Aim of the exercise
Each line from the one with "For Rent Shop" through the last line below must be written out exactly. Do not copy pictures.

Material provided
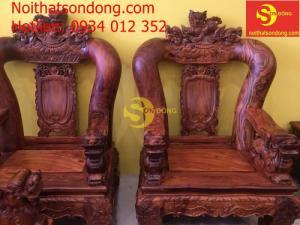 Bộ bàn ghế nghê đỉnh gỗ cẩm lai tay 20 – BBG899
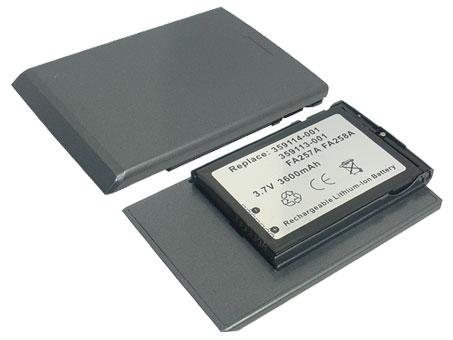 Батерия за телефон FA257A, 359113-001, FA258A, 359114-001, 359498-001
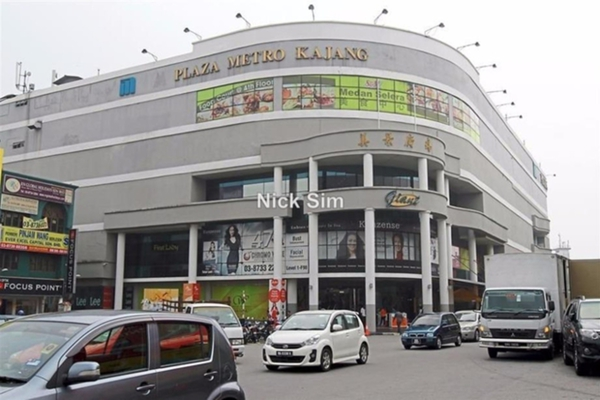 For Rent Shop at Taman Kajang Sentral, Kajang Leasehold Unfurnished 0R/0B 6.5k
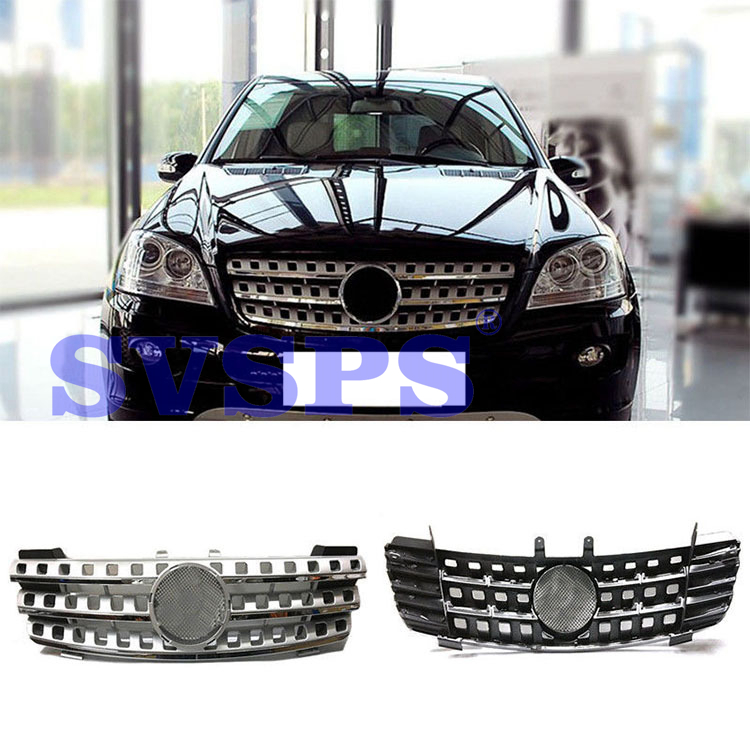 High Quality ABS Front Middle Grille For Mercedes Benz ML-Class W164 2000-2006 Year стоимость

Result below
 For Rent Shop at Taman Kajang Sentral, Kajang Leasehold Unfurnished 0R/0B 6.5k
 High Quality ABS Front Middle Grille For Mercedes Benz ML-Class W164 2000-2006 Year стоимость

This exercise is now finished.